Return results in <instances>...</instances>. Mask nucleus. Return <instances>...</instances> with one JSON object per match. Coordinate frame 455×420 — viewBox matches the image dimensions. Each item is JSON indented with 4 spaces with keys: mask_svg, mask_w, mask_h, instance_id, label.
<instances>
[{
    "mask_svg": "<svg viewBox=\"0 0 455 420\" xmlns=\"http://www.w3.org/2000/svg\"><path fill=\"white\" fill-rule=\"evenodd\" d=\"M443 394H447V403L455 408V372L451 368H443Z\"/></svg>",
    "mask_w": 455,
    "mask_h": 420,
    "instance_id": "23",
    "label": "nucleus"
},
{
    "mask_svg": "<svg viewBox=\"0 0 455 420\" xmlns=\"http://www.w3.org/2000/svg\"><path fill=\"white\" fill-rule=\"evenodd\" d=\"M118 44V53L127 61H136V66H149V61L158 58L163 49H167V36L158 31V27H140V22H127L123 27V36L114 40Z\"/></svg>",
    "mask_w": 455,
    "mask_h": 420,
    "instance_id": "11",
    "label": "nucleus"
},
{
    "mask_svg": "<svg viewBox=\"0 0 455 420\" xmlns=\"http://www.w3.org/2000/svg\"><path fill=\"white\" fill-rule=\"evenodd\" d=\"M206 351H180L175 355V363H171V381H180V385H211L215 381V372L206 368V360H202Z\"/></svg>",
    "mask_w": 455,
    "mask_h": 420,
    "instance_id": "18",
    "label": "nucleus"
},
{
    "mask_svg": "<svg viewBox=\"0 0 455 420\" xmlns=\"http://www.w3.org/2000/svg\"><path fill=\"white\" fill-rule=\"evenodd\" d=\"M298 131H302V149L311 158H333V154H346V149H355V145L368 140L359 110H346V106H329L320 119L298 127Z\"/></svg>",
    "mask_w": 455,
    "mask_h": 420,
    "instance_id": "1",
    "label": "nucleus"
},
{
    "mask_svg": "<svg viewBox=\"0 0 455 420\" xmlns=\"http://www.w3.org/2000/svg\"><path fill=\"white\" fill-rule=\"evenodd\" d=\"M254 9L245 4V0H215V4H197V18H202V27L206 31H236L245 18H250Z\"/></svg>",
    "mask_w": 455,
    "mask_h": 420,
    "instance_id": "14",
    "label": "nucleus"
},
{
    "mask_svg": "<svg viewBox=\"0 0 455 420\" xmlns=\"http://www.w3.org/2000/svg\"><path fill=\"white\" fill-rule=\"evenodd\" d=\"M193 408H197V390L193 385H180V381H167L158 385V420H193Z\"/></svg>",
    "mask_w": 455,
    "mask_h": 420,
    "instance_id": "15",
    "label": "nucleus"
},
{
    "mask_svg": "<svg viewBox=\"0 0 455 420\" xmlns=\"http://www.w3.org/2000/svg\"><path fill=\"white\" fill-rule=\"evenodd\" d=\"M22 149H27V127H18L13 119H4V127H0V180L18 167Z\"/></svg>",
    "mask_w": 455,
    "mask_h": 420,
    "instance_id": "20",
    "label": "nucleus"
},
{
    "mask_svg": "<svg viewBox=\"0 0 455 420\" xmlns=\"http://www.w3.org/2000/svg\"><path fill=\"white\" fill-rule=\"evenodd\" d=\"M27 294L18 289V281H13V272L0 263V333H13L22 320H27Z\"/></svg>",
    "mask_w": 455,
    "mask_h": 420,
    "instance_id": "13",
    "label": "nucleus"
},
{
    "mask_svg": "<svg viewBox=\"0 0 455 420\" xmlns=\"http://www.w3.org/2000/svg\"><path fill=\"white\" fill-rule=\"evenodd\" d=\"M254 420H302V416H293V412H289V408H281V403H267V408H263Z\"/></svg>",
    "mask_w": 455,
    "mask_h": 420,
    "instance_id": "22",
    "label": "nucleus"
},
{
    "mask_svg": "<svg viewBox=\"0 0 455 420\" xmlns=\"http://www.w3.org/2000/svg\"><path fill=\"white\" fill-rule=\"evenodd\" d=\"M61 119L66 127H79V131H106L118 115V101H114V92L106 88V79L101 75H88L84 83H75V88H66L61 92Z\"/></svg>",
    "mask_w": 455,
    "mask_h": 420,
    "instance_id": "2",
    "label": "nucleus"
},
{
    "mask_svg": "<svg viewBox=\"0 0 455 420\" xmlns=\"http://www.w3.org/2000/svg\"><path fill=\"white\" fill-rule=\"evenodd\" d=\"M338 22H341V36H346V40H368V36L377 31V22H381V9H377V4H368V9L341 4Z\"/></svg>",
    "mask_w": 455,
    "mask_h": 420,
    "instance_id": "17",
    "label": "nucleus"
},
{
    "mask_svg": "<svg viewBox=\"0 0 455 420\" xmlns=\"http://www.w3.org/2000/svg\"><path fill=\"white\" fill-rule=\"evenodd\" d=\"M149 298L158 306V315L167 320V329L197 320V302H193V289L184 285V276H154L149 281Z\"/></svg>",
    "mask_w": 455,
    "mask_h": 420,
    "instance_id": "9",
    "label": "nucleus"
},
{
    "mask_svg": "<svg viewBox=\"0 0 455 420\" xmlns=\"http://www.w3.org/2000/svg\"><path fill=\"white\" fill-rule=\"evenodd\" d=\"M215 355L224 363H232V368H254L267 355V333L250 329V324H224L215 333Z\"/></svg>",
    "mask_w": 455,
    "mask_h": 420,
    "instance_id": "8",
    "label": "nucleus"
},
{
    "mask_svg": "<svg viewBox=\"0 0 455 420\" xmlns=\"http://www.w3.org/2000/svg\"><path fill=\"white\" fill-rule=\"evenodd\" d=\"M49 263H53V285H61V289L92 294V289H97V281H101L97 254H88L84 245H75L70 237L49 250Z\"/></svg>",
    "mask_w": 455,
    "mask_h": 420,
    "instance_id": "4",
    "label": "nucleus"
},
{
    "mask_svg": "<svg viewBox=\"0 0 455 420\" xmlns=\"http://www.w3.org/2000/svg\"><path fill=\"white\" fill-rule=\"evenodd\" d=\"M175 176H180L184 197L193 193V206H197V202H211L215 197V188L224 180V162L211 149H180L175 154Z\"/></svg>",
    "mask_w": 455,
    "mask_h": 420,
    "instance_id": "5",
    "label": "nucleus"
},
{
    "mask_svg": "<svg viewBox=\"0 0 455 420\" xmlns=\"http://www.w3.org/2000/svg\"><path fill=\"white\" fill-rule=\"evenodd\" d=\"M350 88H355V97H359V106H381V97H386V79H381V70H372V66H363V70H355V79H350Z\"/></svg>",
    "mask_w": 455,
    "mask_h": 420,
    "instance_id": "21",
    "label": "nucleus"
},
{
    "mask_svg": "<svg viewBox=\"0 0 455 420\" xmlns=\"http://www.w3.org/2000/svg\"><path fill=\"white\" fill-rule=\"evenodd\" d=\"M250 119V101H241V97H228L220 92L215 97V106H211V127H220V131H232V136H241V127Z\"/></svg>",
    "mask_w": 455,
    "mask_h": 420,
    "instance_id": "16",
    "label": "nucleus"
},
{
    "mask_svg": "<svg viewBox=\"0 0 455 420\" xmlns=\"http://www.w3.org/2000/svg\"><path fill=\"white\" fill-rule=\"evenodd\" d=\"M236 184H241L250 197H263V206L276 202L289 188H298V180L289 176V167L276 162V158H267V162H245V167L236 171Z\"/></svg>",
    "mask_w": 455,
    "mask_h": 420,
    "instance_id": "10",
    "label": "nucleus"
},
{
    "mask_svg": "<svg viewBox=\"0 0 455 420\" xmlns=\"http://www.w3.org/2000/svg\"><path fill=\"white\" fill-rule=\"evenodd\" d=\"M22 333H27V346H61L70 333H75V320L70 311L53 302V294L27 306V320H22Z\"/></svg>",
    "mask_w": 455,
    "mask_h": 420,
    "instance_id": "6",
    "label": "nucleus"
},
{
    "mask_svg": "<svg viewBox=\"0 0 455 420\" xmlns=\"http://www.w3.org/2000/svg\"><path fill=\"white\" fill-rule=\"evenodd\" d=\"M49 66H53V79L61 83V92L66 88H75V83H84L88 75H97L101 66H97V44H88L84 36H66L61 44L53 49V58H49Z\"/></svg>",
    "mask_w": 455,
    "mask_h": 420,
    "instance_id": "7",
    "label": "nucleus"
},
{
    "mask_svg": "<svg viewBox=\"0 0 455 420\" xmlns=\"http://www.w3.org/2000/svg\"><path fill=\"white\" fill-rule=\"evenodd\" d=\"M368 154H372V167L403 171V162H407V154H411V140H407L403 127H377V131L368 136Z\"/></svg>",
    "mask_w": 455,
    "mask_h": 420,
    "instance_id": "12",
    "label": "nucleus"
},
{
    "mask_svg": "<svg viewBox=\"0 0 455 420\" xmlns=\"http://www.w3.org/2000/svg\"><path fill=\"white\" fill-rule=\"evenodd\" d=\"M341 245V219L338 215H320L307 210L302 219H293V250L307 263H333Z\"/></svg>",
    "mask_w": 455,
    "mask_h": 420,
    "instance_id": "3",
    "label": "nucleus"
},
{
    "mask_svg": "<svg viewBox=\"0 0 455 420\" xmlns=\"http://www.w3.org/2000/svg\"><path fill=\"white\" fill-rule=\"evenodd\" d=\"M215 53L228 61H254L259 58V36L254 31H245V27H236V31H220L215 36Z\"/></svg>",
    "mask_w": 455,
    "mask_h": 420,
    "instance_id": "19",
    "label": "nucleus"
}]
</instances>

> Aim of the exercise
Print the data word for word, from the very first line down through the line that contains "131H302V149L311 158H333V154H346V149H355V145L368 140L359". Include both of those lines.

> Correct output
Return results in <instances>...</instances>. Mask nucleus. Return <instances>...</instances> with one JSON object per match. Coordinate frame 455×420 — viewBox matches the image dimensions. Each item is JSON indented with 4 spaces with keys: mask_svg, mask_w, mask_h, instance_id, label.
<instances>
[{
    "mask_svg": "<svg viewBox=\"0 0 455 420\" xmlns=\"http://www.w3.org/2000/svg\"><path fill=\"white\" fill-rule=\"evenodd\" d=\"M443 394H447V403L455 408V372L451 368H443Z\"/></svg>",
    "mask_w": 455,
    "mask_h": 420,
    "instance_id": "23",
    "label": "nucleus"
},
{
    "mask_svg": "<svg viewBox=\"0 0 455 420\" xmlns=\"http://www.w3.org/2000/svg\"><path fill=\"white\" fill-rule=\"evenodd\" d=\"M118 44V53L127 61H136V66H149V61L158 58L163 49H167V36L158 31V27H140V22H127L123 27V36L114 40Z\"/></svg>",
    "mask_w": 455,
    "mask_h": 420,
    "instance_id": "11",
    "label": "nucleus"
},
{
    "mask_svg": "<svg viewBox=\"0 0 455 420\" xmlns=\"http://www.w3.org/2000/svg\"><path fill=\"white\" fill-rule=\"evenodd\" d=\"M206 351H180L175 355V363H171V381H180V385H211L215 381V372L206 368V360H202Z\"/></svg>",
    "mask_w": 455,
    "mask_h": 420,
    "instance_id": "18",
    "label": "nucleus"
},
{
    "mask_svg": "<svg viewBox=\"0 0 455 420\" xmlns=\"http://www.w3.org/2000/svg\"><path fill=\"white\" fill-rule=\"evenodd\" d=\"M298 131H302V149L311 158H333V154H346V149H355V145L368 140L359 110H346V106H329L320 119L298 127Z\"/></svg>",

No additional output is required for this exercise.